O Governo português manifestou, esta sexta-feira, “grande tristeza e consternação” pelo facto de o principal suspeito dos ataques que vitimaram o físico Nuno Loureiro e outras duas pessoas, na Universidade Brown, nos Estados Unidos, ser um cidadão português.
Em declarações à agência Lusa, o ministro dos Negócios Estrangeiros, Paulo Rangel, afirmou que a confirmação da nacionalidade do suspeito causou profundo pesar. “É com grande consternação que sabemos que o principal suspeito, entretanto encontrado morto, é um cidadão português. Isso é algo que nos causa uma enorme tristeza”, sublinhou.
O chefe da diplomacia portuguesa disse ainda “lamentar profundamente” as mortes provocadas nos dois ataques, acrescentando que é particularmente doloroso haver “um cidadão português envolvido em crimes desta natureza, altamente reprováveis e verdadeiramente terríveis para as vítimas e para as suas famílias”.

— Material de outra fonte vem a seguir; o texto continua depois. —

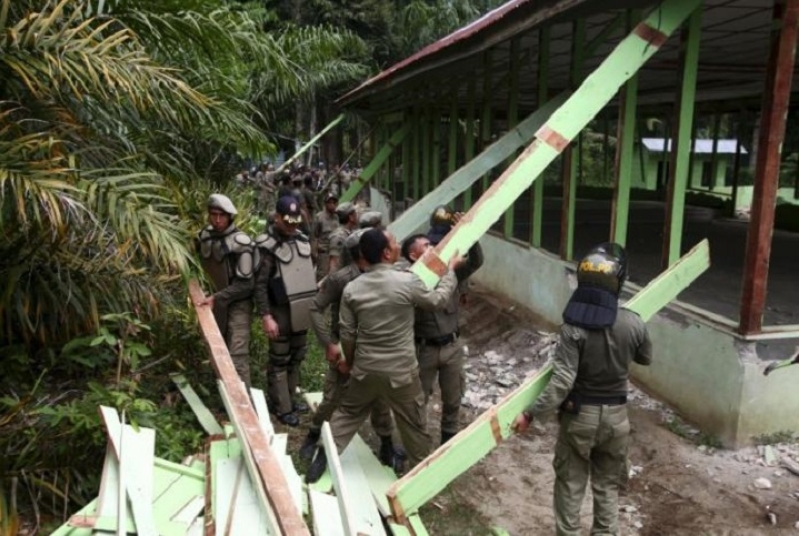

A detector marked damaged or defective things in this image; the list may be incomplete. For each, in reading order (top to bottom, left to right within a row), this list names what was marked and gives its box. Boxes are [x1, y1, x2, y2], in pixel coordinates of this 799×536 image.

broken wood panel [390, 93, 568, 241]
broken wood panel [410, 0, 704, 288]
broken wood panel [97, 406, 157, 536]
broken wood panel [173, 372, 225, 436]
broken wood panel [217, 382, 282, 536]
broken wood panel [190, 280, 310, 536]
broken wood panel [310, 490, 346, 536]
broken wood panel [320, 422, 354, 536]
broken wood panel [390, 237, 708, 520]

Paulo Rangel revelou que as autoridades norte-americanas têm mantido contacto permanente com Portugal e destacou a “grande cooperação” prestada pelas entidades portuguesas, ressalvando, no entanto, que “as investigações ainda estão longe de estar concluídas”.
Governo respeita decisão da administração norte-americana
Na sequência do caso, a administração do Presidente dos Estados Unidos, Donald Trump, decidiu suspender o programa de vistos conhecido como ‘green card’, que terá permitido a entrada do suspeito no país. Uma decisão que o ministro português disse respeitar.
“As reações da administração norte-americana são tomadas no exercício da sua soberania e visam responder a situações que, legitimamente, causam grande preocupação”, afirmou Paulo Rangel.
O programa de vistos por sorteio atribui anualmente até 50 mil autorizações de residência permanente a cidadãos de países com menor representação nos Estados Unidos. Em 2025, cerca de 20 milhões de pessoas candidataram-se ao sorteio, tendo sido selecionadas mais de 131 mil, incluindo familiares. No caso de Portugal, foram atribuídas apenas 38 vagas no ano passado.
Suspeito terá agido sozinho
O suspeito, Cláudio Neves Valente, antigo aluno da Universidade Brown, foi encontrado morto na noite de quinta-feira, com um ferimento de bala autoinfligido, confirmou o chefe da polícia de Providence, Oscar Perez. De acordo com as autoridades, tudo indica que terá agido sozinho.
A investigação aponta Valente como responsável pelo ataque ocorrido no sábado na Universidade Brown, que provocou duas mortes e nove feridos, bem como pelo homicídio do professor do Instituto de Tecnologia de Massachusetts (MIT), Nuno Loureiro, morto a tiro em casa, em Brookline, na passada segunda-feira, segundo a procuradora federal de Massachusetts, Leah B. Foley.
As autoridades acreditam que Valente e Loureiro se conheciam, uma vez que frequentaram o mesmo programa académico numa universidade portuguesa entre 1995 e 2000. Nuno Loureiro, natural de Viseu, formou-se e desenvolveu investigação no Instituto Superior Técnico, em Lisboa. Cláudio Neves Valente obteve o estatuto de residente permanente legal nos Estados Unidos em 2017.